## Provided text
I was speaking with a colleague recently about what I’d like to do relating to housing, and I’ve repeated much of it here:
I’d love to build DHW system that is solar+on-demand. This would involve conventional solar thermal collectors running at between 60C and 70C, an insulated wax tank within the building envelope, and greywater heat recovery. One heat exchanger dumps heat into the wax when the sun is shining, storing heat in the phase change at something above 55C, and another draws heat out on demand at something above 35C. My math says about 3 T of wax is sufficient for an off-grid home filled with teenage girls to get through November.

## Given entries
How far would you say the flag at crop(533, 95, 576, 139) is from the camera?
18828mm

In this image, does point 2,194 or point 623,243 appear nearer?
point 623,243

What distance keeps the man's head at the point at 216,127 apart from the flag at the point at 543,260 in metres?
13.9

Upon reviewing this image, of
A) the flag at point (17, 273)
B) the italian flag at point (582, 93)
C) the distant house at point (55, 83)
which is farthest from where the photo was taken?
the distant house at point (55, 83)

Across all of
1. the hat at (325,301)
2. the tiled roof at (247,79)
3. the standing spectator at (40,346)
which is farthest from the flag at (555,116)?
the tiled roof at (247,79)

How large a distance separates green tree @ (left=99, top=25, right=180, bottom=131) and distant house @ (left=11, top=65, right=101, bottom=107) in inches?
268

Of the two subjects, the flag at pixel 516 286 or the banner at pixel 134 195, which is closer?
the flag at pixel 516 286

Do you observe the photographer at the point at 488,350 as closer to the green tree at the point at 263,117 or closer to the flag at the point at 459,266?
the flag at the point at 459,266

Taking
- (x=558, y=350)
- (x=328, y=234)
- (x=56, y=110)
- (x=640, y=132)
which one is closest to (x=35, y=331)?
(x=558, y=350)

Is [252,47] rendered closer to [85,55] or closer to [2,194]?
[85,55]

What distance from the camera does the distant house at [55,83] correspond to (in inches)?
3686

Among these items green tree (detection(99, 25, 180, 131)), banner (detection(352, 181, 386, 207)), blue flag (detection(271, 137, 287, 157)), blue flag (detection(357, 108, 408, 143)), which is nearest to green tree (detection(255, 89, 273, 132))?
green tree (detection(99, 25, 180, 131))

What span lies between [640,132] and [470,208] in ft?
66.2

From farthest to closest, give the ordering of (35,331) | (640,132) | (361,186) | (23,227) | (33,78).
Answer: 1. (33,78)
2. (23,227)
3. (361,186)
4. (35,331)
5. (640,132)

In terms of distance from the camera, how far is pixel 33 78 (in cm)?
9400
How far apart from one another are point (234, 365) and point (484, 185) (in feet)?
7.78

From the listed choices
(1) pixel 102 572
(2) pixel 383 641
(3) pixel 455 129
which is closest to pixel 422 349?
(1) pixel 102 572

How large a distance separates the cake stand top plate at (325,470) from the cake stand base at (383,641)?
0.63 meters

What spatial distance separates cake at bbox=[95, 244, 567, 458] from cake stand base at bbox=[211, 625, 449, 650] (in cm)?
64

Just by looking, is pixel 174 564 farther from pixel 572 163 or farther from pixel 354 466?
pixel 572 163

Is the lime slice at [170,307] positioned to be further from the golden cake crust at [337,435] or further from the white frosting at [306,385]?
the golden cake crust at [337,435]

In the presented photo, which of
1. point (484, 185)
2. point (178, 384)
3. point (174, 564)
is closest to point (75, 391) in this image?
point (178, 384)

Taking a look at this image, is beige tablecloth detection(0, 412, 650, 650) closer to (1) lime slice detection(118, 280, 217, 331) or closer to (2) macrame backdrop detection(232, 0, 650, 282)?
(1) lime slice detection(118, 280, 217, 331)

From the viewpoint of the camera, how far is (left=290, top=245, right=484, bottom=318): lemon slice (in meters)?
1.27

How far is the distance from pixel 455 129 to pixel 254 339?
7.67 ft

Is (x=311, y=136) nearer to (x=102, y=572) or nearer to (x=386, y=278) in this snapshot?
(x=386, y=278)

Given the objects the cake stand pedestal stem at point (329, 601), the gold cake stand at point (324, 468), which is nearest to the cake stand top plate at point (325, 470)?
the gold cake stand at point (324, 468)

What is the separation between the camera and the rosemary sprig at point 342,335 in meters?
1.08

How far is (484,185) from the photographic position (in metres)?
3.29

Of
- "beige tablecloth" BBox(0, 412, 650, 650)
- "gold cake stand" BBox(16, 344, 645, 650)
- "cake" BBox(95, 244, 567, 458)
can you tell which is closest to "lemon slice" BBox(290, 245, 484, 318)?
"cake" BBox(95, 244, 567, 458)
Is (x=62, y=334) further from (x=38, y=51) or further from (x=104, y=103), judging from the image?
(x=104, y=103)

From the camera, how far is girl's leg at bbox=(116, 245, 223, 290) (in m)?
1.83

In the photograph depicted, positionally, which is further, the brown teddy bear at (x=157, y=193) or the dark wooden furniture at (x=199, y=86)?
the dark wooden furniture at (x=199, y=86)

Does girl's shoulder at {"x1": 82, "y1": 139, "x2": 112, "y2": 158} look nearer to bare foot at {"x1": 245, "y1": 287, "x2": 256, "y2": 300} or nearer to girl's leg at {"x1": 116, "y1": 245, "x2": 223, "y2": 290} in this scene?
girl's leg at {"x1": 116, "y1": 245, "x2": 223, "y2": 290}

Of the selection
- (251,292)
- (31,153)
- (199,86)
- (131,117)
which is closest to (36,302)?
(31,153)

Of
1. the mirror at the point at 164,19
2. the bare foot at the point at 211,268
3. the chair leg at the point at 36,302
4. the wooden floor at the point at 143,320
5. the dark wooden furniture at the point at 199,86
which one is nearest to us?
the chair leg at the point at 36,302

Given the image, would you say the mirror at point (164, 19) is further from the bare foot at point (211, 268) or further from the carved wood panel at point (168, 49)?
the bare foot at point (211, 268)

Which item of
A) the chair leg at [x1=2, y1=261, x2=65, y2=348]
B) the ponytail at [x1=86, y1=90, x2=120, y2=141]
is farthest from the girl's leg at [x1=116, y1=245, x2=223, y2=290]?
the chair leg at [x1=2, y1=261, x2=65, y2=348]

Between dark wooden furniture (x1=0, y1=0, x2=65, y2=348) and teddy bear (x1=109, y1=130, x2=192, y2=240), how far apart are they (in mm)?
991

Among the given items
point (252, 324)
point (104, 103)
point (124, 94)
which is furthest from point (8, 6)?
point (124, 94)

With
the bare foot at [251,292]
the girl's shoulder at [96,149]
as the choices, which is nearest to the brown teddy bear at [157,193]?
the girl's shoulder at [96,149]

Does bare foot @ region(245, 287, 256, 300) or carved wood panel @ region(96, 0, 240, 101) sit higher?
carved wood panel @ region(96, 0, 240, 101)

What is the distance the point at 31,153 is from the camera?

## Given problem A
Write out the part of the passage on water heating starting with "I was speaking" and going on through "get through November.".
## Given problem B
Decide whether each statement agrees with the passage on water heating, answering yes or no and quoting the words that settle it: (i) The solar thermal collectors would run between 60C and 70C. (ii) The wax tank would sit outside the building envelope. (iii) About 3 T of wax is calculated to be enough to get through November.
## Given problem C
Summarize the passage on water heating in two sentences.
The rows are not needed for any of this work.

## Output A
I was speaking with a colleague recently about what I’d like to do relating to housing, and I’ve repeated much of it here:
I’d love to build DHW system that is solar+on-demand. This would involve conventional solar thermal collectors running at between 60C and 70C, an insulated wax tank within the building envelope, and greywater heat recovery. One heat exchanger dumps heat into the wax when the sun is shining, storing heat in the phase change at something above 55C, and another draws heat out on demand at something above 35C. My math says about 3 T of wax is sufficient for an off-grid home filled with teenage girls to get through November.

## Output B
(i) Yes: "conventional solar thermal collectors running at between 60C and 70C"
(ii) No: "an insulated wax tank within the building envelope"
(iii) Yes: "My math says about 3 T of wax is sufficient for an off-grid home filled with teenage girls to get through November."

## Output C
The writer wants to build a solar+on-demand DHW system with conventional solar thermal collectors running at 60C to 70C, an insulated wax tank inside the building envelope, and greywater heat recovery. One heat exchanger stores solar heat in the wax's phase change above 55C and another draws it out on demand above 35C, and by the writer's math about 3 T of wax would carry an off-grid home through November.